◆ Quoted passage:
━━━━

5- Send resources or medications to other countries taking them away from the nationals in the island and announcing to the world that these are leftovers from the Cuban system and also leave doctors' positions empty to send those to different parts of the world.
6- These doctors, wherever they go, will be strictly watched and controlled for their expressions, activities and behavior as if they were in Cuba having a repressive chief of mission of the communist party as their watch dog with the so called "base committee" that will watch all their moves, will give them "tasks" to measure their allegiance and will make sure they will not desert.

Examples of this "internationalism" have been the sending of doctors to Nicaragua, Angola and some other Asian and African countries and lately to South Africa and Venezuela.

In the case of South Africa, the government looked for doctors who had knowledge of English and who were bright in their specialty and for these selections, rigorous exams, supervised by South African specialists were given. Many doctors strove to pass these exams since passing meant being able to travel overseas and get paid in dollars which implied a real improvement for their household economy or also the opportunity of staying in a third country and not coming back as many did. At first glance, once again, it all seemed like a gift from the government to these doctors but in fact it was a business done by the government in which it retained a huge cut of the pay and the doctors would only receive a small amount for living 2 years out of their homes and facing sometimes a wild environment and so, they were once more, manipulated by the system, although it was an alimony they had to be grateful for.

━━━━

◆ Work to complete: In the passage on Cuban doctors sent abroad, who supervised the exams given to doctors selected for South Africa? The entries have nothing to do with this.

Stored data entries

━━━━

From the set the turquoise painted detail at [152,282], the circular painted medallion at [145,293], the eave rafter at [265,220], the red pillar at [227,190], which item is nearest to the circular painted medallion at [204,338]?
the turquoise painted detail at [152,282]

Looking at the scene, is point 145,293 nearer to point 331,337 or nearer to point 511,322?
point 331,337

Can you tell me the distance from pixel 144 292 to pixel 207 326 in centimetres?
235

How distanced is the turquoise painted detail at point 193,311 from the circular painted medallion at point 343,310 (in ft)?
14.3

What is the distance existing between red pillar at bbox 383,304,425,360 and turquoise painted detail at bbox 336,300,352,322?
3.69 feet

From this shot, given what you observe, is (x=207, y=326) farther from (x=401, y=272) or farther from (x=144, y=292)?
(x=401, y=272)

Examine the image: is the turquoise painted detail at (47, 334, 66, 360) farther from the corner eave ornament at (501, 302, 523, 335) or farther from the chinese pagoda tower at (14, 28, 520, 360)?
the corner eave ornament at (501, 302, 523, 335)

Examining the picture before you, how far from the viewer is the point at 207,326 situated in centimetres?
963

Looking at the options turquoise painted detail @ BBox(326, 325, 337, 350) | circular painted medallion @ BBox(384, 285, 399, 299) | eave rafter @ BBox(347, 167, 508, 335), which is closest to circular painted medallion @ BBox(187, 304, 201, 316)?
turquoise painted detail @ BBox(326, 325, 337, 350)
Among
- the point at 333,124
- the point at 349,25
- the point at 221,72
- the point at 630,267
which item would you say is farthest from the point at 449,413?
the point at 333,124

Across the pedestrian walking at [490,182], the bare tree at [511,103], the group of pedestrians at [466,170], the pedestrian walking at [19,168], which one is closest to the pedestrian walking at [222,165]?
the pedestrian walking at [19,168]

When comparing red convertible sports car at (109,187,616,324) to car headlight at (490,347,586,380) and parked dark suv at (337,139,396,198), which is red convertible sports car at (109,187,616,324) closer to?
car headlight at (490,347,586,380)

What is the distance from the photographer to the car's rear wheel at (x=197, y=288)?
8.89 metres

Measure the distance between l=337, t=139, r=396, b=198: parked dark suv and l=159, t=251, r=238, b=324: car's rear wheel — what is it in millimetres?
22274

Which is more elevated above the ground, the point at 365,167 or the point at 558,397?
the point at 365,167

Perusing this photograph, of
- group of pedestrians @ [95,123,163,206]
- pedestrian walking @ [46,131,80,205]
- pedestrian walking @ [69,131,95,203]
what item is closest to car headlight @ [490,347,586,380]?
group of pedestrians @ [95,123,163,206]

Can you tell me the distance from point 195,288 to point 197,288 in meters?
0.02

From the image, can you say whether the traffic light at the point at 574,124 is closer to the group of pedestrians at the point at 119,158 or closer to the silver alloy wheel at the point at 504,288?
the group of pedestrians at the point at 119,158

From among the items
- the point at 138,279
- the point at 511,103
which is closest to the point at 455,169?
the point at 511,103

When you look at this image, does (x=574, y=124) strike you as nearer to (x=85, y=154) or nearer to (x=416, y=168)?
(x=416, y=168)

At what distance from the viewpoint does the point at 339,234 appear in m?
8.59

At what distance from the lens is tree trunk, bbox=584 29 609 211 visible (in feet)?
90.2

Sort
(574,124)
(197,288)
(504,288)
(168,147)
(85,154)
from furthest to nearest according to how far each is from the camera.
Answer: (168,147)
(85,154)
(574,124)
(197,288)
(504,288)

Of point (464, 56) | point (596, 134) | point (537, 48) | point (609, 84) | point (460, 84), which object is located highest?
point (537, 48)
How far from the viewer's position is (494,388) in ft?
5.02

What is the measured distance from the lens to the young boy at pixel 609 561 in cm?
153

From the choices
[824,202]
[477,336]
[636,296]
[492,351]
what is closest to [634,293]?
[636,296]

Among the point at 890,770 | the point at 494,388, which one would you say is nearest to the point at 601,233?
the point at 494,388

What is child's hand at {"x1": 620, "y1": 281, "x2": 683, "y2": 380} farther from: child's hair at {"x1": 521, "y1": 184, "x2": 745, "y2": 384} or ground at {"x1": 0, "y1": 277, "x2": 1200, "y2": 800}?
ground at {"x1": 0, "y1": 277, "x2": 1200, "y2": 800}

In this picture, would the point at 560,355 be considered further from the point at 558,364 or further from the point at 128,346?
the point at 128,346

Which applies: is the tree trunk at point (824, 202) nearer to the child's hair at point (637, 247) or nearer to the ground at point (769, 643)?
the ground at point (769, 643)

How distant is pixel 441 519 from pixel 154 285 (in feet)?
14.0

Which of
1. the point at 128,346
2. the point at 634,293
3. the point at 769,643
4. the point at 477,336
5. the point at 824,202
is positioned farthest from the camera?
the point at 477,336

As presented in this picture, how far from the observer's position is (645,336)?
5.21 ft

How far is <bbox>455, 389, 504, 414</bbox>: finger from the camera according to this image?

━━━━

◆ Written response: South African specialists.